On January 29, 2009, Newhan re-signed as a non-roster free agent with the Astros, who invited him to spring training. He did not make the team out of spring training, and on March 29, Newhan was released. On July 23, 2009, Newhan was signed by the Philadelphia Phillies organization, where he spent the rest of the year in Triple-A.

===San Diego Padres (2011)===
Newhan signed a minor league contract for the 2011 season with the San Diego Padres, receiving an invitation to spring training. He did not make the regular season roster.

==Coaching career==
On November 10, 2014, the Tigers announced the hiring of Newhan as an assistant hitting coach. He remained in that position through the 2016 season and was replaced by Leon "Bull" Durham on October 21, 2016.

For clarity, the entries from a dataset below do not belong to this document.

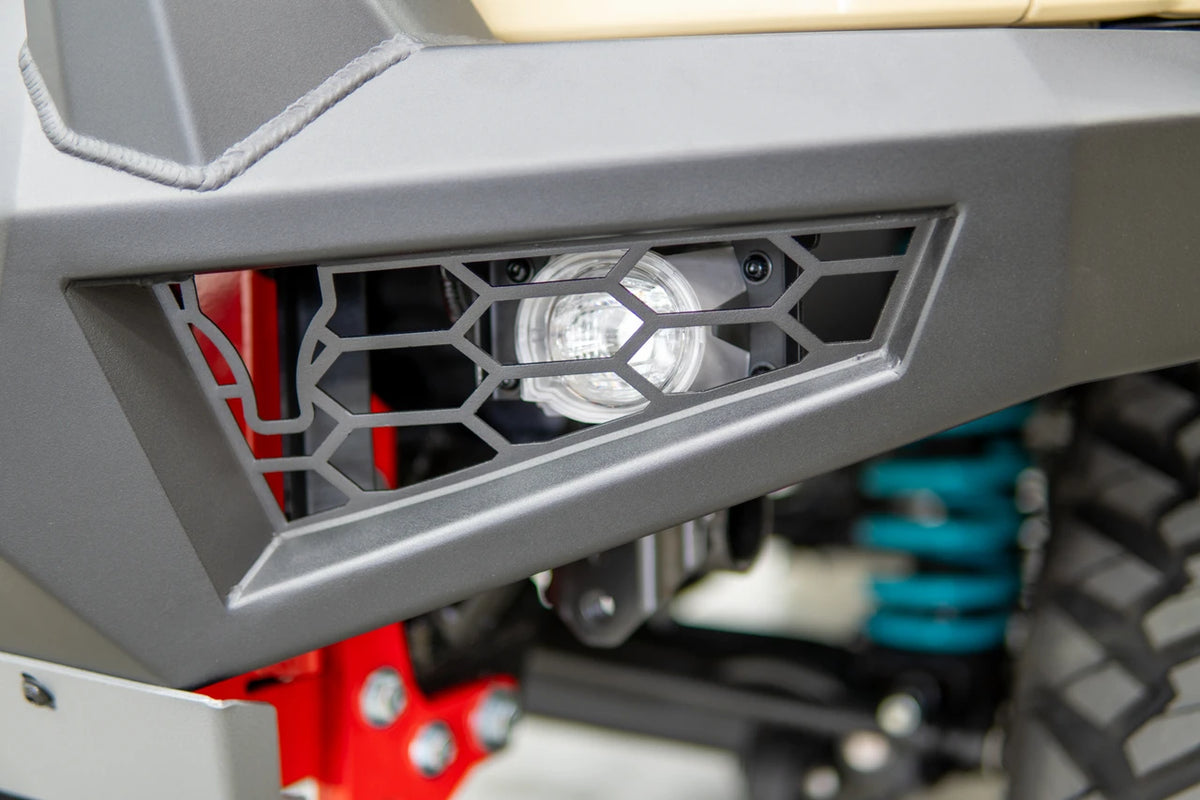 Offroad Animal - Toro Bull bar, Suitable for Toyota Land Cruiser (facelift) 76, 78, 79 Dual Cab, 2024 on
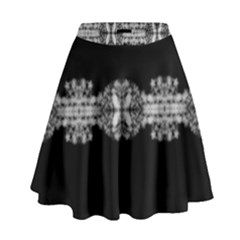 Gfghfyj High Waist Skirt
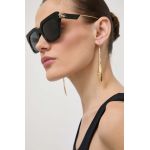 Etro ochelari de soare femei, culoarea negru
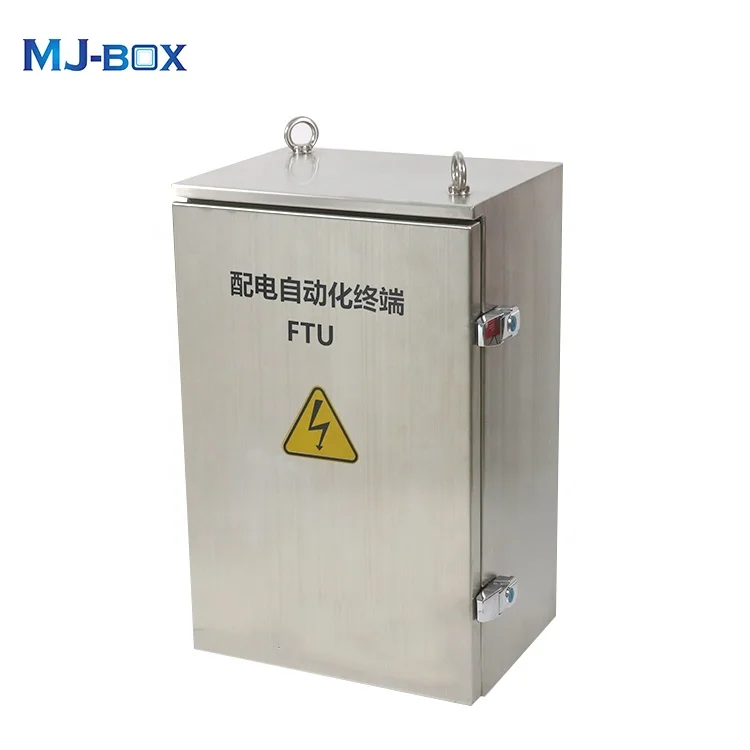 Высококачественная наружная ip66 Водонепроницаемая листовая металлическая нержавеющая сталь и алюминиевая электрическая коробка распределительная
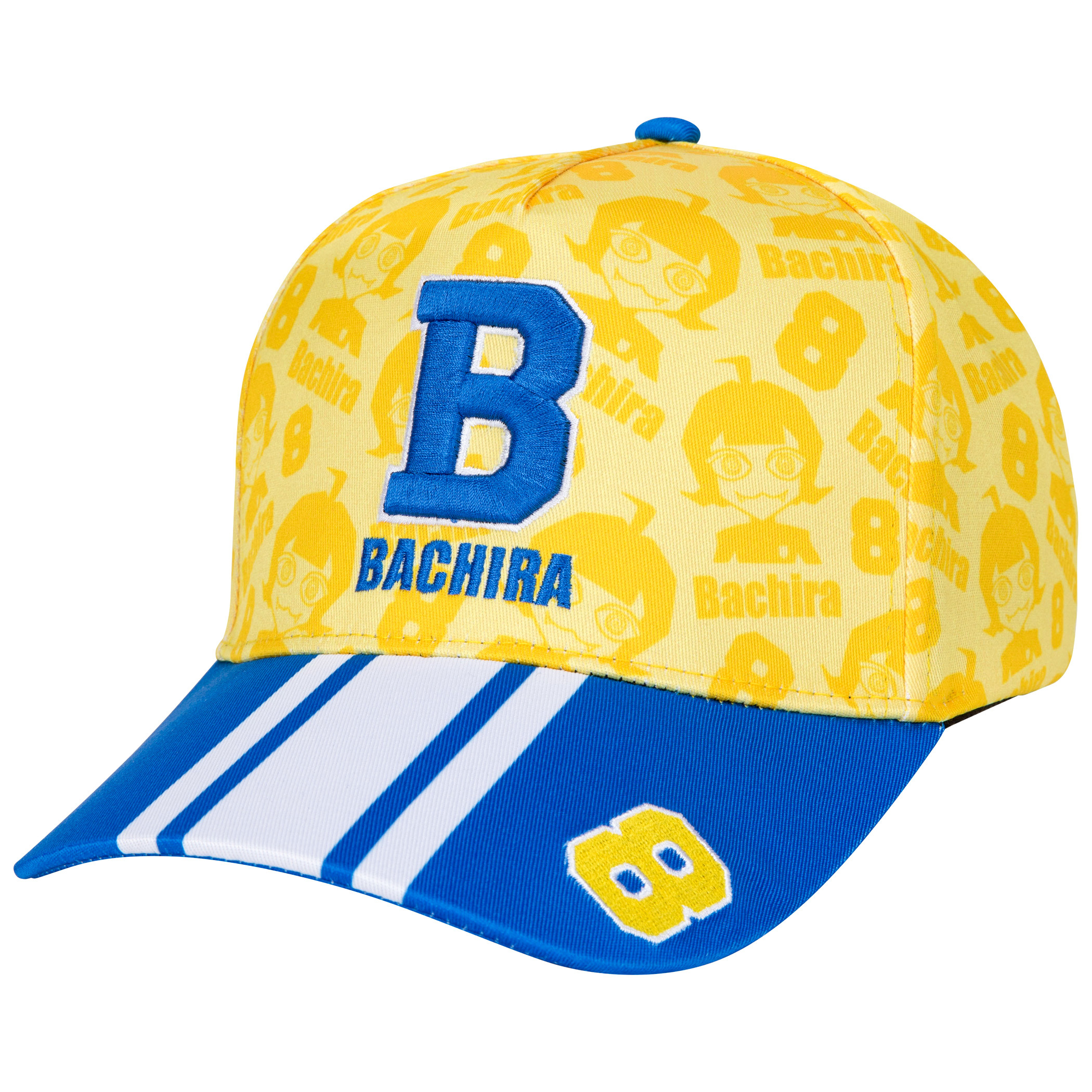 Blue Lock Bachira All Over Print Hat, Yellow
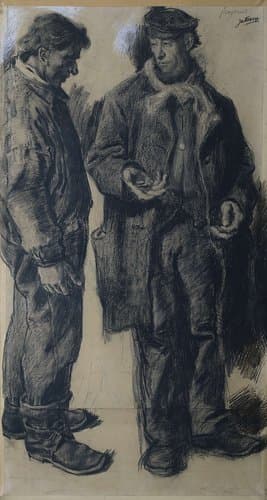 'Mauvais salaire': Twee werklieden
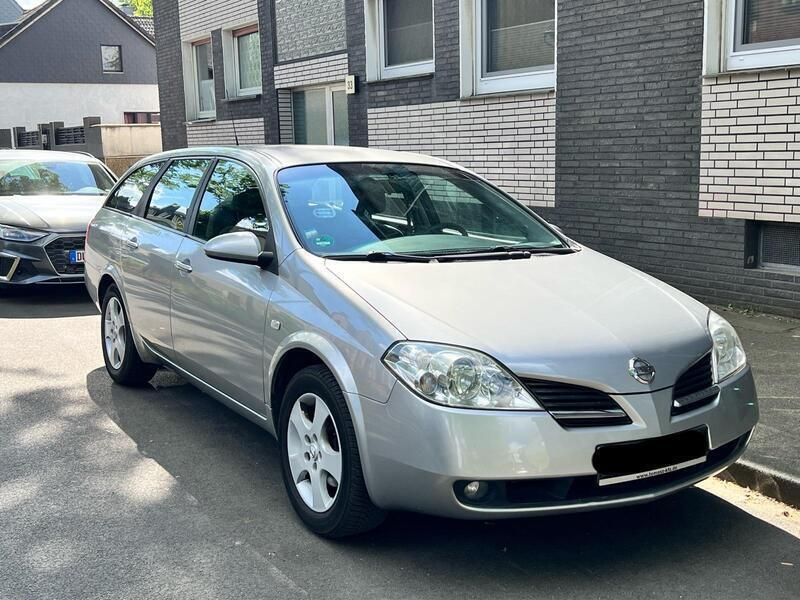 Silber Gebraucht 2006 Nissan Primera Visia Kombi | 1.749 € (Fairer Preis) - Bild 1/4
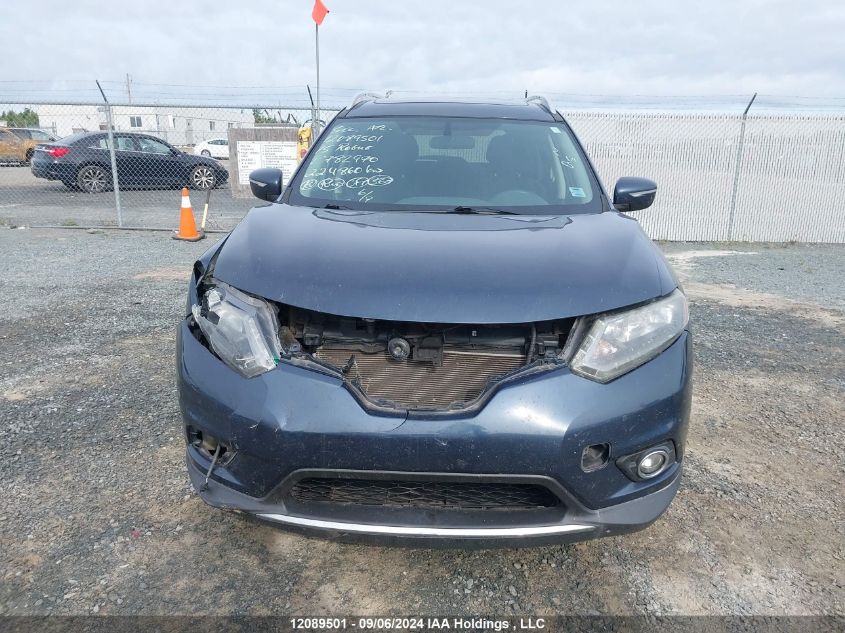 5N1AT2MV8FC782970 2015 Nissan Rogue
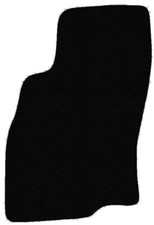 Schwarz Fußmatte, FAHRER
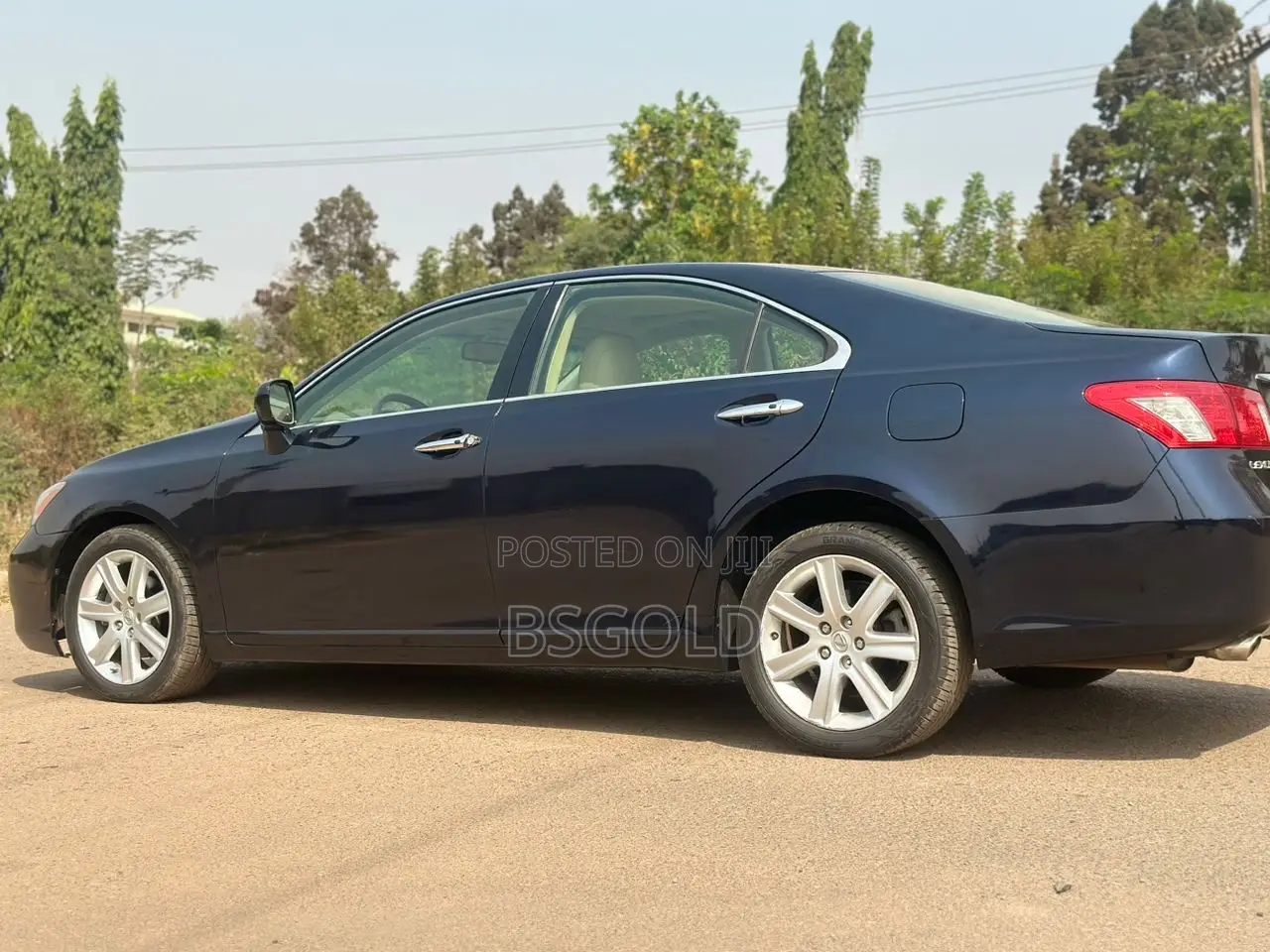Lexus ES 350 2008 Blue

On December 1, 2016, Newhan was hired by the Los Angeles Angels as a minor league infield coordinator. He served as manager for the Double-A Mobile BayBears in 2019. In 2020, Newhan became the hitting coach for the Altoona Curve, the Pirates Double-A affiliate.

==Playing style==
Newhan's swing was compact and level, mostly generating line drives and groundballs. He batted from every position in the batting order, but mostly batted second through 2008. Newhan played all infield positions, except shortstop, as well as all outfield positions. Through 2008, he had played four games at first base, 57 games at second base, 29 games at third base, and over 300 games split among the three outfield positions. His range was average both in the infield and outfield, and he threw accurately.

==Personal life==
Nicknamed "Son of Scribe", because his father, Ross, is a long-time baseball writer for the Los Angeles Times, Newhan was a solid student while growing up in California and later at Pepperdine, but he never considered following in his father's journalistic footsteps. "Playing seemed a lot more fun than writing", he says. "My dad writes at home, and one thing I've seen a lot of is his cussing up a storm, yelling at the laptop. I understand what the sportswriter goes through. I don't think anyone has to worry about me pulling an Albert Belle."

Newhan is a member of the Pepperdine Waves Hall of Fame. He was born Jewish and raised as a Conservative Jew but converted to Christianity in 1999 and now considers himself a Messianic Jew. He injured his cervical vertebra 2, a potentially life-threatening injury, during a surfing incident in 2009.